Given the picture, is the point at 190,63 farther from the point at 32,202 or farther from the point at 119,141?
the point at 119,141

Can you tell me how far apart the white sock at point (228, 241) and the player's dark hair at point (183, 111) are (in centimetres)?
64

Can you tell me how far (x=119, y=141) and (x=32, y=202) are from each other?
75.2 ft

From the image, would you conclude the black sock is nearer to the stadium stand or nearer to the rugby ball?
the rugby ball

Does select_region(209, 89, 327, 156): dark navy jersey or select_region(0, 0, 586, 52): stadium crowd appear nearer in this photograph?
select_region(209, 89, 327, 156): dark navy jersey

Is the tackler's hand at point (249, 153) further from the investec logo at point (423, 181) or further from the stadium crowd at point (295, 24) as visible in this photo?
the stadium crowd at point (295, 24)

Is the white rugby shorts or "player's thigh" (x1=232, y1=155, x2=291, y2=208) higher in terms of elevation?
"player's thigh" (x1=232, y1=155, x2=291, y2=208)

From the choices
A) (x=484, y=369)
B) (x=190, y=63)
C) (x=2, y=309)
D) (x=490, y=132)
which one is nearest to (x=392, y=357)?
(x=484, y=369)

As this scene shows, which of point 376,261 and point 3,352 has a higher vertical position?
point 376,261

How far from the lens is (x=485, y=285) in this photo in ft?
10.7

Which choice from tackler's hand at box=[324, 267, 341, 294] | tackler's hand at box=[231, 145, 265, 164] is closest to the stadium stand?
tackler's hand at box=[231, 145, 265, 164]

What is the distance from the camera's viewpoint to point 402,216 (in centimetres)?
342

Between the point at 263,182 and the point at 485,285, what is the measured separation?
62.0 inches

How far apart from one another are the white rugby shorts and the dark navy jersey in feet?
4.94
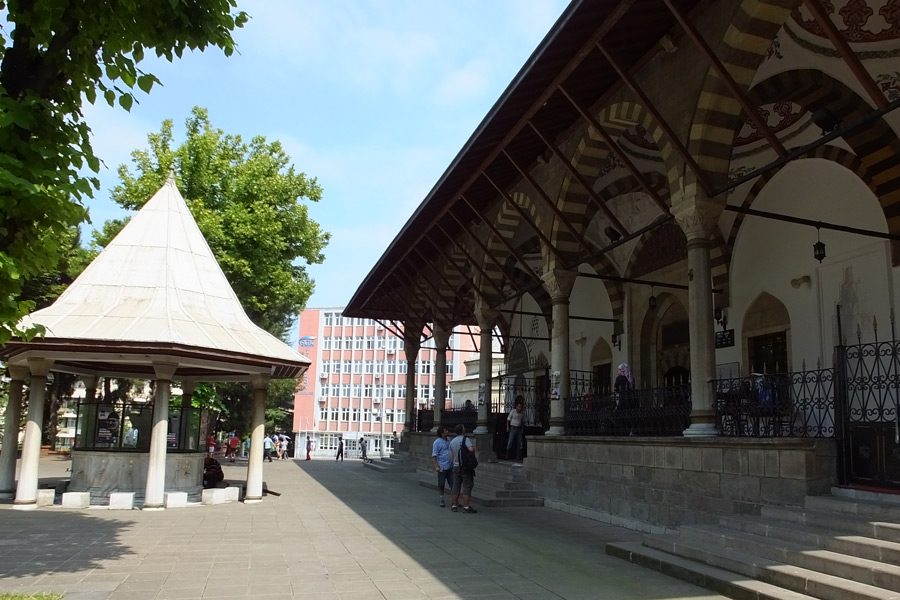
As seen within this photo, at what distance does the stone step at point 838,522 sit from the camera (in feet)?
18.1

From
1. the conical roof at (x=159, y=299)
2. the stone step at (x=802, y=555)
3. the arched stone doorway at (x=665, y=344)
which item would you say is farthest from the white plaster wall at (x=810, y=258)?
the conical roof at (x=159, y=299)

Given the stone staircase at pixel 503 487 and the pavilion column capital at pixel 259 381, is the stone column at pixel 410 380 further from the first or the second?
the pavilion column capital at pixel 259 381

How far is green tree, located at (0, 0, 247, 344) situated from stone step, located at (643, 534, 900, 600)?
5.78m

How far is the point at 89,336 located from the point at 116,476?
302 centimetres

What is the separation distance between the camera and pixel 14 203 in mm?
4297

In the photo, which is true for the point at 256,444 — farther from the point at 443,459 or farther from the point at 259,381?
the point at 443,459

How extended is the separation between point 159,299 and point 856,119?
37.5 feet

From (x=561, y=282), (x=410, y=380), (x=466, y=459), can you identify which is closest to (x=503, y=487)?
(x=466, y=459)

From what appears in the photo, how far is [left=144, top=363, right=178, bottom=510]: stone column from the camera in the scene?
440 inches

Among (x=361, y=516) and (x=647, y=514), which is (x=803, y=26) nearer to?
(x=647, y=514)

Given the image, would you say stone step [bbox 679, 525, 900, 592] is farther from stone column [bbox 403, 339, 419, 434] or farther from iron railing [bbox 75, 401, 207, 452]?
stone column [bbox 403, 339, 419, 434]

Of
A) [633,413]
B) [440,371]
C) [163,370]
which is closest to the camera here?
[633,413]

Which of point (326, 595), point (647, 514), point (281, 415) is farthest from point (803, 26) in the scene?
point (281, 415)

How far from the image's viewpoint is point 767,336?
41.5 ft
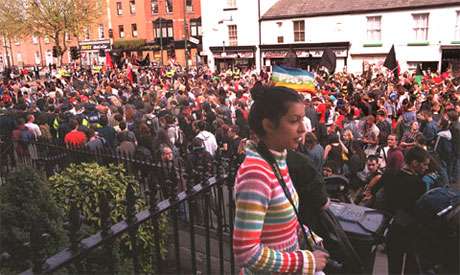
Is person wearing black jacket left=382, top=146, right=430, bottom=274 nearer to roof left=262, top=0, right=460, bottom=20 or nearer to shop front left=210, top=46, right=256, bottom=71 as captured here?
roof left=262, top=0, right=460, bottom=20

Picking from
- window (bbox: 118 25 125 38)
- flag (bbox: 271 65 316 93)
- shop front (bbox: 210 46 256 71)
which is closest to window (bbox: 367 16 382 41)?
shop front (bbox: 210 46 256 71)

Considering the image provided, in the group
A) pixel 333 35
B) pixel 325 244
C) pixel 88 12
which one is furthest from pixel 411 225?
pixel 88 12

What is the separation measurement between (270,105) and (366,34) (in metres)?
31.6

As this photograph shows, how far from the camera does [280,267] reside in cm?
212

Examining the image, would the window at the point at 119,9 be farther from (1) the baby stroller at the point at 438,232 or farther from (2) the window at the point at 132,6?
(1) the baby stroller at the point at 438,232

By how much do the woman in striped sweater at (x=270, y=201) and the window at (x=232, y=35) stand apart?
3764 centimetres

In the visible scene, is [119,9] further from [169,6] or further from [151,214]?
[151,214]

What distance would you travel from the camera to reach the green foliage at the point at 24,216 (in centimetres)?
332

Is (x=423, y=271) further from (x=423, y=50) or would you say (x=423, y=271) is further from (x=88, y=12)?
(x=88, y=12)

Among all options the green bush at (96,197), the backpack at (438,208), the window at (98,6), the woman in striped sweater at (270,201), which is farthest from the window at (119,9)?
the woman in striped sweater at (270,201)

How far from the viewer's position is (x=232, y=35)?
39.3m

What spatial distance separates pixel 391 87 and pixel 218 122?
9.12 m

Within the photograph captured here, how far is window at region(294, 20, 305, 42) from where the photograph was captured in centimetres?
3450

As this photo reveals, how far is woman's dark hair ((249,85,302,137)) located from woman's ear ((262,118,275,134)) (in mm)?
13
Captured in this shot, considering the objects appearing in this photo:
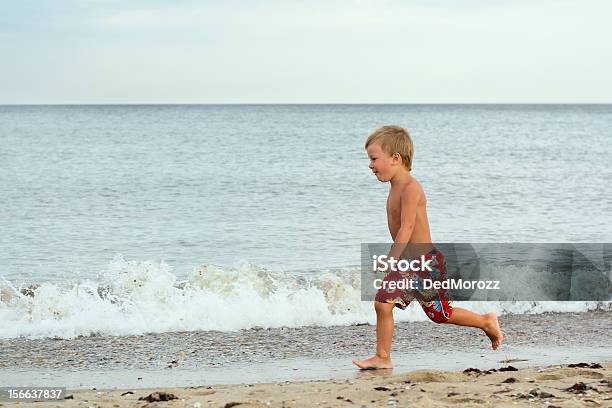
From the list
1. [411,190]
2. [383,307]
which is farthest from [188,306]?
[411,190]

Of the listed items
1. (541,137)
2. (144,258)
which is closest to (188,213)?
(144,258)

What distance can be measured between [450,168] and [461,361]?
21165mm

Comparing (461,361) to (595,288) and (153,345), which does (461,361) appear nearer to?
(153,345)

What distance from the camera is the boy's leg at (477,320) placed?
5.39 metres

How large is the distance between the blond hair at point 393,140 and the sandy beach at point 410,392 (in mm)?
1392

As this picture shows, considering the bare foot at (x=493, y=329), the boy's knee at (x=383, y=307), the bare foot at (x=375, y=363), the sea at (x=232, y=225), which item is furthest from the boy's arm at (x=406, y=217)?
the sea at (x=232, y=225)

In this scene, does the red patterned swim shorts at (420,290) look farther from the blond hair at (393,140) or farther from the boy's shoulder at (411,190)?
the blond hair at (393,140)

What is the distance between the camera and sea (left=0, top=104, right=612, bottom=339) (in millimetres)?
7805

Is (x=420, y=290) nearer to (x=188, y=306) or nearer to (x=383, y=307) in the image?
(x=383, y=307)

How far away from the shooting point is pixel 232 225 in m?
14.7

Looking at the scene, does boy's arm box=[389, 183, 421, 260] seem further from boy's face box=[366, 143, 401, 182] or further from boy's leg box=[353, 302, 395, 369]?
boy's leg box=[353, 302, 395, 369]

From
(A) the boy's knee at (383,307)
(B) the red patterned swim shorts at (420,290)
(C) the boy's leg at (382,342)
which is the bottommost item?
(C) the boy's leg at (382,342)

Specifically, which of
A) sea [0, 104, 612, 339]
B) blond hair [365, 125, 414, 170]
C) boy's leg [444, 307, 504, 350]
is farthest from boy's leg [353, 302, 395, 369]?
sea [0, 104, 612, 339]

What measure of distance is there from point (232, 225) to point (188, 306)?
6.94 metres
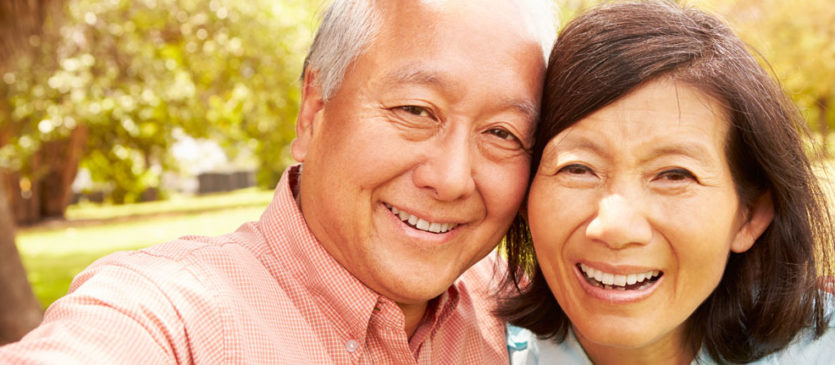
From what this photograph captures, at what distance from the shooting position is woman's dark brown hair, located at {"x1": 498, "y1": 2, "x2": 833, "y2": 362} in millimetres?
2127

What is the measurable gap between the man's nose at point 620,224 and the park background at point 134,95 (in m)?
5.89

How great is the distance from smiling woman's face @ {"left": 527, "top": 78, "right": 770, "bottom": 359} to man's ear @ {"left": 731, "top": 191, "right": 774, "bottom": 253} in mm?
66

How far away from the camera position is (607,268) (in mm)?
2098

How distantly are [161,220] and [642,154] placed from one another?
1984 cm

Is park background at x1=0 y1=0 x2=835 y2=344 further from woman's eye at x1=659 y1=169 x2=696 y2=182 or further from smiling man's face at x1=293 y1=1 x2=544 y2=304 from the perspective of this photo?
woman's eye at x1=659 y1=169 x2=696 y2=182

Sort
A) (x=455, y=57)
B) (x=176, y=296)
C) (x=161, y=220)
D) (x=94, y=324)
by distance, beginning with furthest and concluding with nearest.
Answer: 1. (x=161, y=220)
2. (x=455, y=57)
3. (x=176, y=296)
4. (x=94, y=324)

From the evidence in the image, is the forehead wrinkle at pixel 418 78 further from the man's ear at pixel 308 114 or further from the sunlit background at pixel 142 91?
the sunlit background at pixel 142 91

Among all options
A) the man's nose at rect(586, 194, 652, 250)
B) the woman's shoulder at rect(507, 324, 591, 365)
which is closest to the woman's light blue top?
the woman's shoulder at rect(507, 324, 591, 365)

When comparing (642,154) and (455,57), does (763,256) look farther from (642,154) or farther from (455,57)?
(455,57)

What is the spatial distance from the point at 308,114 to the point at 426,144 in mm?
507

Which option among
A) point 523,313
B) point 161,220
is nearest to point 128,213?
point 161,220

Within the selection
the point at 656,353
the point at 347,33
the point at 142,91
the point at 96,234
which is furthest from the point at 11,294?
the point at 96,234

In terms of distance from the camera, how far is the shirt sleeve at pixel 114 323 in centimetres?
154

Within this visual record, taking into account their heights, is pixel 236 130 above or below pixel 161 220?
above
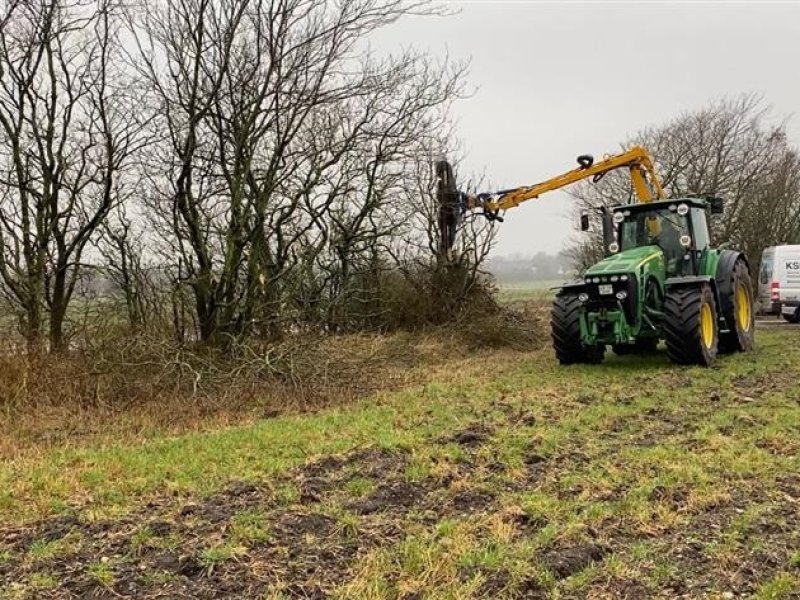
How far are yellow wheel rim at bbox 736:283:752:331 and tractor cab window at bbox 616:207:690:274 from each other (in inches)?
61.6

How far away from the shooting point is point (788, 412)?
6879mm

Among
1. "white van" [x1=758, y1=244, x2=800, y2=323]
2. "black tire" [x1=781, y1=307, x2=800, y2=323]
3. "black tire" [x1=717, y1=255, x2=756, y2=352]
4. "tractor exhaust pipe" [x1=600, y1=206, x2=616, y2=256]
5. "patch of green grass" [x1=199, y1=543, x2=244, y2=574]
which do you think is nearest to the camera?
"patch of green grass" [x1=199, y1=543, x2=244, y2=574]

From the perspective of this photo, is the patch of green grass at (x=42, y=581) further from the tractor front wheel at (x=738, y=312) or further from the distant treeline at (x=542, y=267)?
the distant treeline at (x=542, y=267)

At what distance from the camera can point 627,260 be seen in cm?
1023

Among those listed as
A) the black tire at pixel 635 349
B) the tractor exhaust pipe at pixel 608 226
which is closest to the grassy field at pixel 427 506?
the black tire at pixel 635 349

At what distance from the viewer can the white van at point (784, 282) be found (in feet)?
55.6

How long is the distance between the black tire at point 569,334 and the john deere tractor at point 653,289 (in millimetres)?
14

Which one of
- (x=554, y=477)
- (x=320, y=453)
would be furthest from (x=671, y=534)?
(x=320, y=453)

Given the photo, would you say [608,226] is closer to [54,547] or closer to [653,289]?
[653,289]

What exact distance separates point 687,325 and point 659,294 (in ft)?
3.07

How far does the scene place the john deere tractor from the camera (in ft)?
32.3

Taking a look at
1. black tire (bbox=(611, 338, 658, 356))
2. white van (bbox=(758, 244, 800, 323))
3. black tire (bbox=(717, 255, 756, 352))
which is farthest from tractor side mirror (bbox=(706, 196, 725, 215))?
white van (bbox=(758, 244, 800, 323))

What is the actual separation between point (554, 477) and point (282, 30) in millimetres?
7788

Aim of the task – Copy the lines of the listing exactly, starting at the line that contains "What is the actual" and ending at the final line of the listing.

Worked solution –
What is the actual separation between point (554, 477) and point (282, 30) in millimetres?
7788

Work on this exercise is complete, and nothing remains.